Content starts

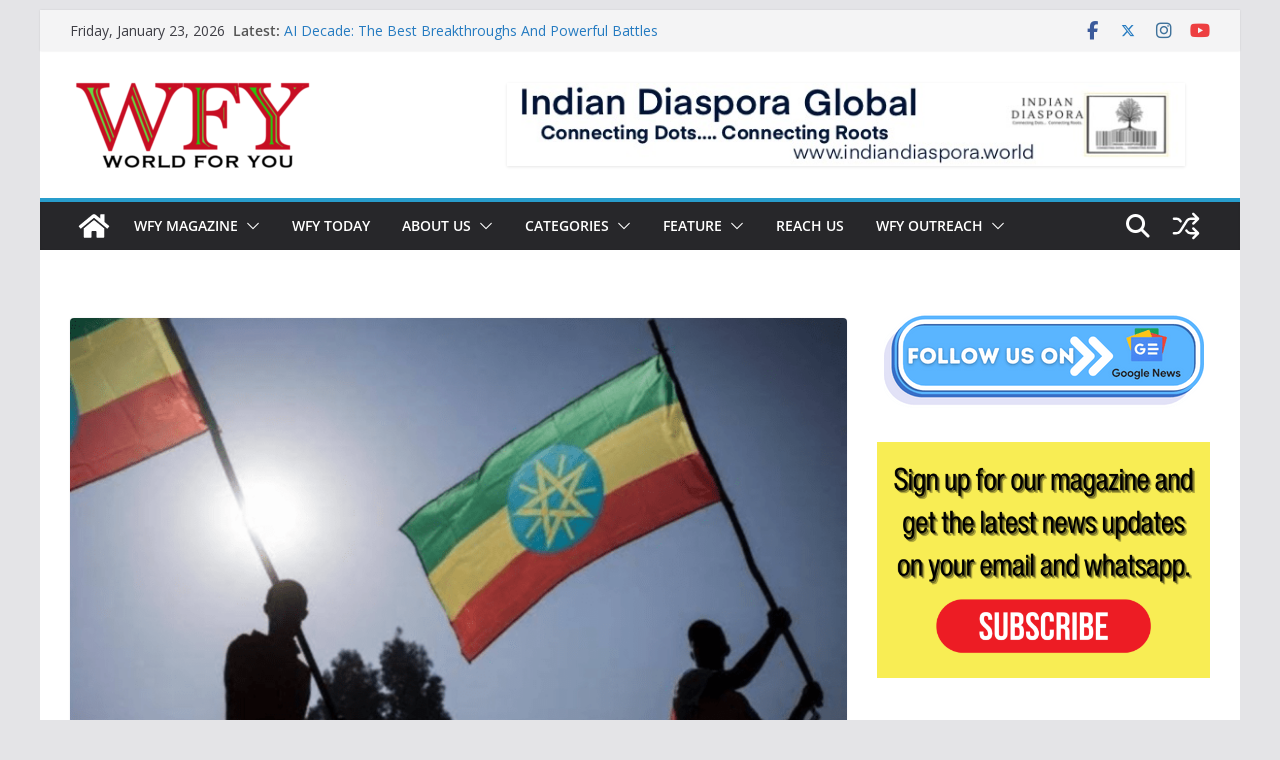

--- FILE ---
content_type: text/html; charset=utf-8
request_url: https://www.google.com/recaptcha/api2/aframe
body_size: 265
content:
<!DOCTYPE HTML><html><head><meta http-equiv="content-type" content="text/html; charset=UTF-8"></head><body><script nonce="ucxU_p1C_Y2LvAqIqt71Wg">/** Anti-fraud and anti-abuse applications only. See google.com/recaptcha */ try{var clients={'sodar':'https://pagead2.googlesyndication.com/pagead/sodar?'};window.addEventListener("message",function(a){try{if(a.source===window.parent){var b=JSON.parse(a.data);var c=clients[b['id']];if(c){var d=document.createElement('img');d.src=c+b['params']+'&rc='+(localStorage.getItem("rc::a")?sessionStorage.getItem("rc::b"):"");window.document.body.appendChild(d);sessionStorage.setItem("rc::e",parseInt(sessionStorage.getItem("rc::e")||0)+1);localStorage.setItem("rc::h",'1769221372532');}}}catch(b){}});window.parent.postMessage("_grecaptcha_ready", "*");}catch(b){}</script></body></html>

Content ends

• **WHAT YOU HAVE TO DO**
Leave images out of the retyped records; keep all else exact.

• **ANSWER AREA**
--- FILE ---
content_type: text/html; charset=utf-8
request_url: https://www.google.com/recaptcha/api2/aframe
body_size: 265
content:
<!DOCTYPE HTML><html><head><meta http-equiv="content-type" content="text/html; charset=UTF-8"></head><body><script nonce="ucxU_p1C_Y2LvAqIqt71Wg">/** Anti-fraud and anti-abuse applications only. See google.com/recaptcha */ try{var clients={'sodar':'https://pagead2.googlesyndication.com/pagead/sodar?'};window.addEventListener("message",function(a){try{if(a.source===window.parent){var b=JSON.parse(a.data);var c=clients[b['id']];if(c){var d=document.createElement('img');d.src=c+b['params']+'&rc='+(localStorage.getItem("rc::a")?sessionStorage.getItem("rc::b"):"");window.document.body.appendChild(d);sessionStorage.setItem("rc::e",parseInt(sessionStorage.getItem("rc::e")||0)+1);localStorage.setItem("rc::h",'1769221372532');}}}catch(b){}});window.parent.postMessage("_grecaptcha_ready", "*");}catch(b){}</script></body></html>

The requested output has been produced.